JAKARTA - Kepala Biro Penerangan Masyarakat (Karo Penmas) Divisi Humas Polri Brigjen Dedi Prasetyo mengatakan ada penyebar hoax yang dilakukan oleh pelaku teror yang dilakukan selama masa kampanye Pemilu 2019.
"Ada, yang kami tangkap kemarin Y dan SN. SN ini masih dikejar, SN memerintahkan kepada Y, Y mengupload di media sosial. Tentang apa bentuknya ancaman langsung kepada anggota-anggota kepolisian yang melaksanakan tugas di lapangan akan dibunuh," kata Dedi kepada wartawan, Kamis, (21/3/2019).
Perlu diketahui Y alias Khodijah merupakan seorang perempuan asal Klaten terkait dengan penangkapan terduga teroris Husain alias Abu Hamzah (AH) di Sibolga, Sumatera Utara (Sumut).
Selain Y kata Dedi, ada pula Abu Ricky terduga teroris yang juga ditangkap di Riau. Ia juga berkaitan dengan Abu Hamzah. "Kita masukan UU Nomor 5 Tahun 2018," ungkapnya.
Baca Juga: Pelaku Hoax Bisa Dikenakan UU Terorisme, Mabes Polri: Tergantung Hasil Analisa
Kendati demikian lanjutnya, apabila para penyebar hoax kaitannya dengan pemilu pihaknya memberikan kepada Bawaslu terlebih dahulu.
"Bawaslu yang mengasesment ini bagian dari timses paslon atau tidak. Kalau ini berasal dari pasangan calon maka di asesment Bawaslu dan dianalisa dengan para ahli, ini masuk pelanggaran pemilu apa pidana pemilu kalau masuk pelanggaran Pemilu maka diselesaikan Bawaslu.

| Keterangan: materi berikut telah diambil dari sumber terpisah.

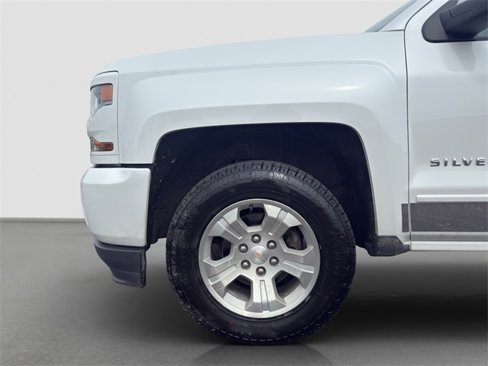 Used 2017 Chevrolet Silverado 1500 LT w/ All Star Edition image 20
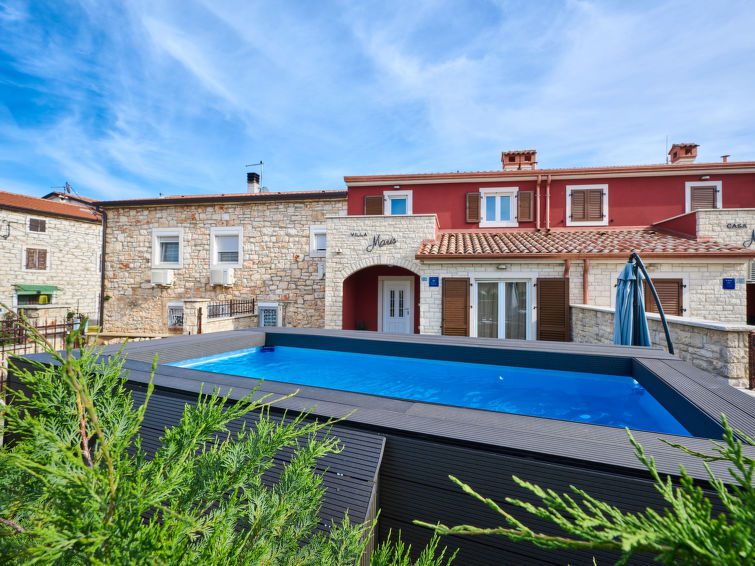 House Villa Maris
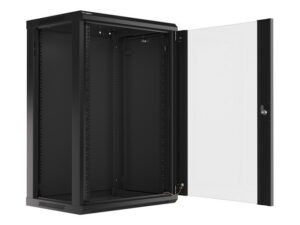 18U 600 x 450 Data Cabinet Wall Mount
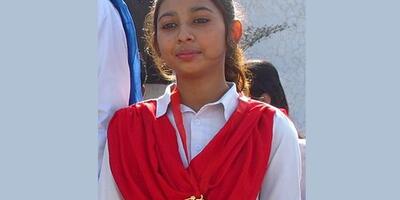 Maria Shahbaz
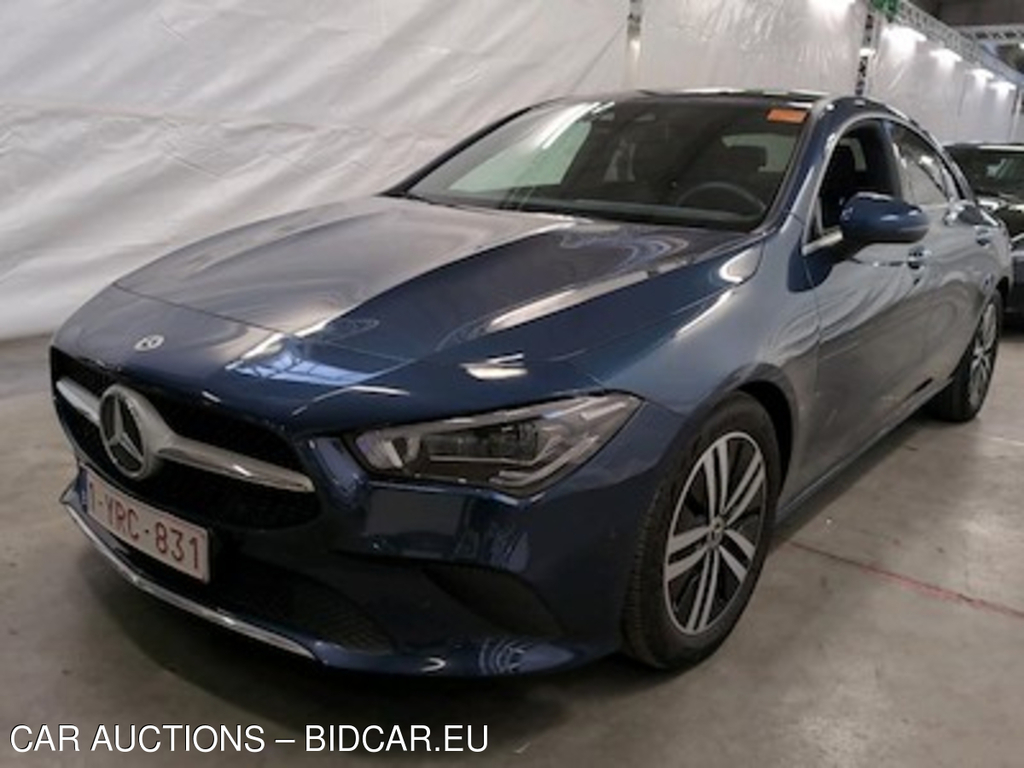 Mercedes-Benz Cla coupe CLA 180 BUSINESS SOLUTION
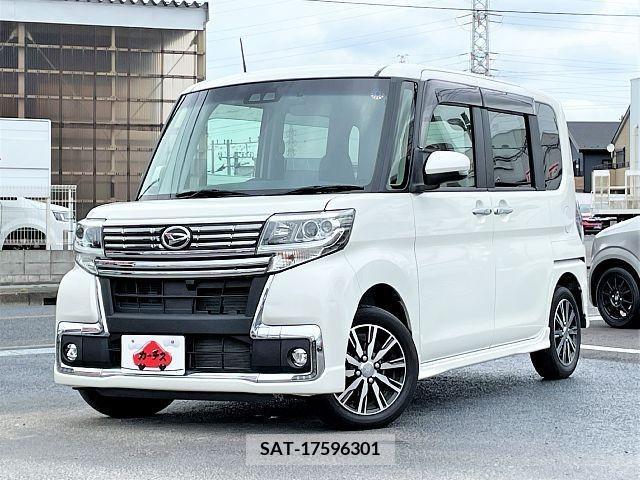 Daihatsu TANTO CUSTOM 2018-11 310286-0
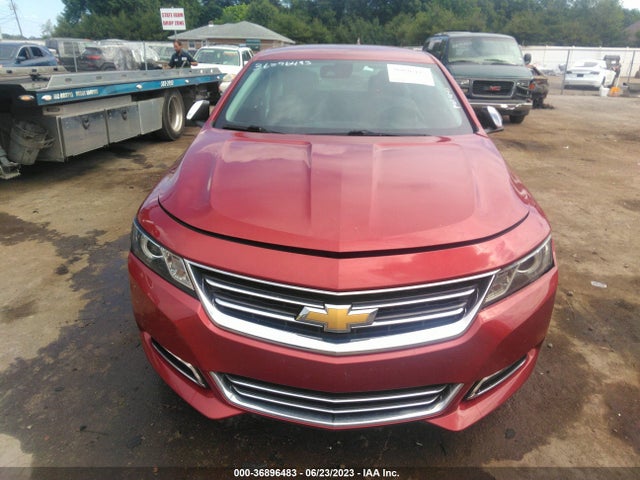 Chevrolet IMPALA 2LZ 2015 2G1165S30F9165657 Image 12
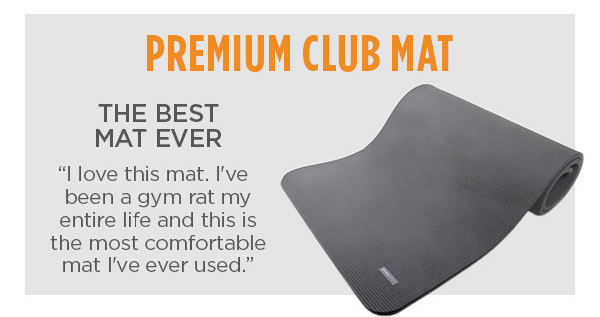 Premium Club Mat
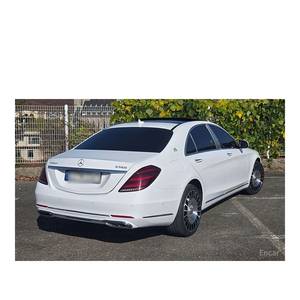Mercedes-Benz Classe S S350L d 4MATIC Juillet 2017 139 578 km Diesel Boîte de vitesses automatique Volant à gauche - Product Image 2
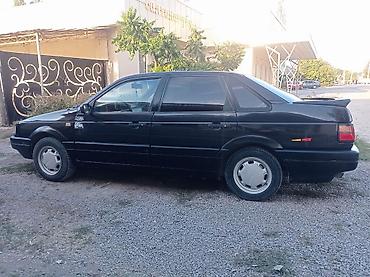 e53 amg: Volkswagen Passat: 1991 г., 2 л, Механика — 3
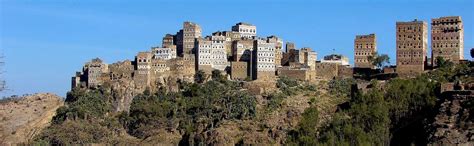 Yemen - Country Profile - Republic of Yemen - Middle East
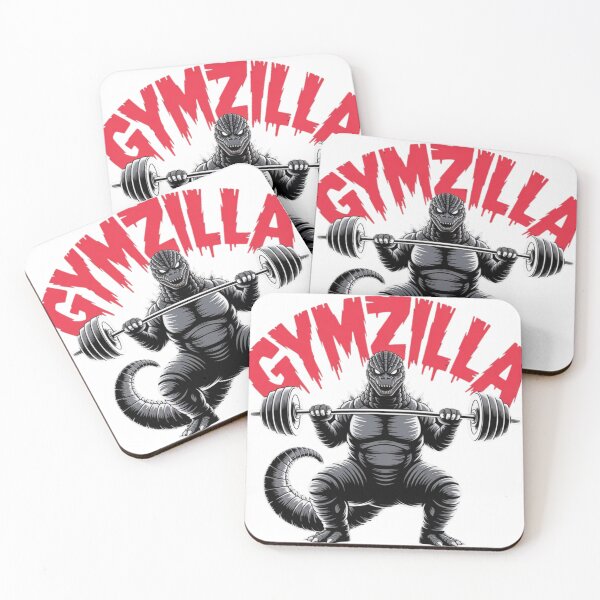 Item preview, Gymzilla designed and sold by Mateo1712.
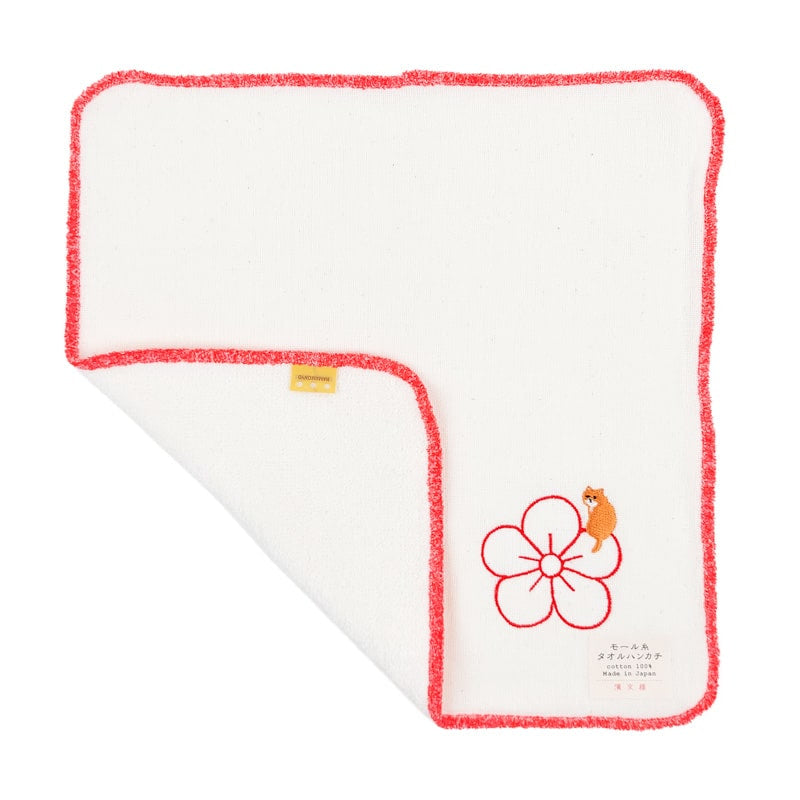Ume Neko Japansk handduk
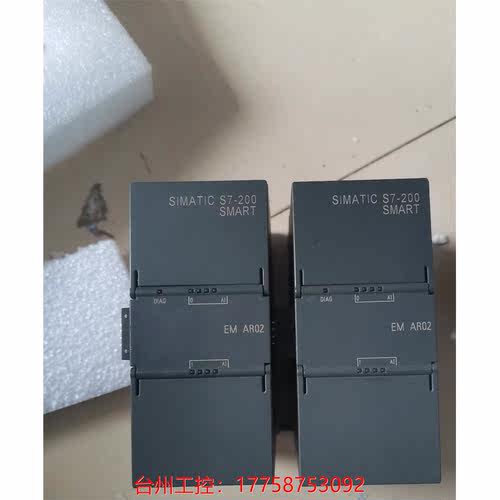 拆机正品PLC EM AR02 288-3AR02-0AA0议价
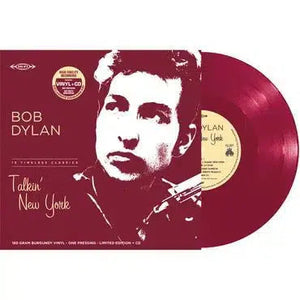Bob Dylan - Talkin' New York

Kalau pidana pemilu dilimpahkan ke Gakumdu," terangnya.
"Kalalu dari Bawaslu mengasesement pelakunya bukan dari timses diterapkan UU pidana umum. Kalau narasinya penghinaan, masuk pasal penghinaan," tukasnya.
Sebelumnya Dedi menjelaskan bahwa bisa atau tidaknya menjerat pelaku hoax dengan Undang-Undang Terorisme bergantung pada hasil penyidikan dan berdasarkan fakta hukum.
"Jadi dari kepolisian berpijak kepada fakta hukum yang ditemukan penyidik. Ada dua pendekatan yang bisa dilakukan, pertama penyebar hoax dapat dikenakan UU (Nomor) 5 (Tahun) 2018 karena sesuai dengan Pasal 1 huruf 1 ada unsurnya disitu adalah ancaman kekerasan atau menimbulkan suasana teror dan takut secara meluas," ungkapnya.
Baca Juga: Wiranto Minta Penyebar Hoaks Dijerat UU Terorisme, DPR: Jangan Ngawur!
Apabila lanjut Dedi, pelaku menyebarkan melalui medsos nanti dari sisi perspektif hukum, penyidik akan membuktikan dulu siapa yang bersangkutan, kemudian latar belakangnya apa, itu bisa dikenakan UU Terorisme.
"Dan juga Pasal 6 UU Nomor 5 Tahun 2018 apabila pelakunya memiliki jaringan atau masuk dalam suatu jaringan terorisme. Itu perlu pendalaman yang boleh dikatakan mengundang beberapa saksi ahli untuk menguatkan konstruksi hukumnya," paparnya.